------ Rows ------

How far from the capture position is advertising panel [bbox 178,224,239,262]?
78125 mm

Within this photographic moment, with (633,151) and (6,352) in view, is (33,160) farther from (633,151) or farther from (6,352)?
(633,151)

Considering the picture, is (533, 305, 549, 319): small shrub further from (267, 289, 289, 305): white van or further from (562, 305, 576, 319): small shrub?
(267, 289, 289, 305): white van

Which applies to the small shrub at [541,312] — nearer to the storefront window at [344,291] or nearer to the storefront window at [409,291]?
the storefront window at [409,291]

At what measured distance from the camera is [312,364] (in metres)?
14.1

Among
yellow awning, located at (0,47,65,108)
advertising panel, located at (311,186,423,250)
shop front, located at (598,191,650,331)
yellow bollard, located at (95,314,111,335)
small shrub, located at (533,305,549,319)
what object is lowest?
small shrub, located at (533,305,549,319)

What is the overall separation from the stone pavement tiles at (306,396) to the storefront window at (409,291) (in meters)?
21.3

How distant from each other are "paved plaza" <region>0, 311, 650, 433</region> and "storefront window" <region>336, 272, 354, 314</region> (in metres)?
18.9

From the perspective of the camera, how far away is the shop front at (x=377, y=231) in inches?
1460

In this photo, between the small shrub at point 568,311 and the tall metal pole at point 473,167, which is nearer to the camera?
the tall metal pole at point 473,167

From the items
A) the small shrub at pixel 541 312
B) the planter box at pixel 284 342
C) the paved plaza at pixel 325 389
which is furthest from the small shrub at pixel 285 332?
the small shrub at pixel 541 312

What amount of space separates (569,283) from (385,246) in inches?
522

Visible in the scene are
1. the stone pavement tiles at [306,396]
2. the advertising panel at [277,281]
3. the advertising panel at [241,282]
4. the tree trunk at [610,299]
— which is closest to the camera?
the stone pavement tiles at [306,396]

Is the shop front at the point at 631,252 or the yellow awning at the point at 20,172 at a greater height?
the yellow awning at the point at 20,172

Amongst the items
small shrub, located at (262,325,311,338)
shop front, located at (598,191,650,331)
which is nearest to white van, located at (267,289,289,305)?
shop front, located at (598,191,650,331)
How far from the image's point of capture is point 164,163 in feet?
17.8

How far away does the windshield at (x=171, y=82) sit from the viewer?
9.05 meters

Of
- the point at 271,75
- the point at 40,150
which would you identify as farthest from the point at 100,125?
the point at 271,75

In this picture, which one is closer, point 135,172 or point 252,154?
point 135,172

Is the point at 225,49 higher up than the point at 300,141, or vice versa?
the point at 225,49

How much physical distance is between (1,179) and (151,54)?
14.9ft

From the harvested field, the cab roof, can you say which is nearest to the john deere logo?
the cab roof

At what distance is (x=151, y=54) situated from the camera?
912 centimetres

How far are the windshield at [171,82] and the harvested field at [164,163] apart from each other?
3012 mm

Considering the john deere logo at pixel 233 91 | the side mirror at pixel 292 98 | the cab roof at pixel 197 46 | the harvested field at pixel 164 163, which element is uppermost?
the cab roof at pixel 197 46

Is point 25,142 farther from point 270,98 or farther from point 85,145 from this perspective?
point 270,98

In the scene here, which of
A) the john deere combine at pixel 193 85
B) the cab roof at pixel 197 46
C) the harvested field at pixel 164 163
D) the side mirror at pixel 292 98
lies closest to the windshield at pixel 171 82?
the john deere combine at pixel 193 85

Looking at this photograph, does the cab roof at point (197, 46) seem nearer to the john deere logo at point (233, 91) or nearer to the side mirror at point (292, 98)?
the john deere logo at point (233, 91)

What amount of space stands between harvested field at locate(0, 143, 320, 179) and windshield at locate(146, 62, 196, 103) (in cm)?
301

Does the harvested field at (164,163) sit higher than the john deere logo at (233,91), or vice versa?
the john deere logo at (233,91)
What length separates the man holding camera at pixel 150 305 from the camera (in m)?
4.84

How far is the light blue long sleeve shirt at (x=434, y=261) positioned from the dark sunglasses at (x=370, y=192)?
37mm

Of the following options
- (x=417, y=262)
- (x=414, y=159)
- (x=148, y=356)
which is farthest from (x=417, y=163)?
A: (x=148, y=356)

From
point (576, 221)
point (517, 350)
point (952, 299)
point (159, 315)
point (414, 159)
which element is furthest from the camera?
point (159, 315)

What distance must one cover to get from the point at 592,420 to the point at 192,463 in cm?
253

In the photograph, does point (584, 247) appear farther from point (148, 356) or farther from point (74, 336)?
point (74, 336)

------

- **Task statement**
Rewrite the stretch from the line containing "In the photograph, does" through the end of the entries, both ends included. Keep each entry's wording unchanged, but scale every coordinate in the answers by 1.1, rounding to whole numbers with halves going up.

- **Response**
In the photograph, does point (584, 247) appear farther from point (148, 356) or farther from point (74, 336)?
point (81, 370)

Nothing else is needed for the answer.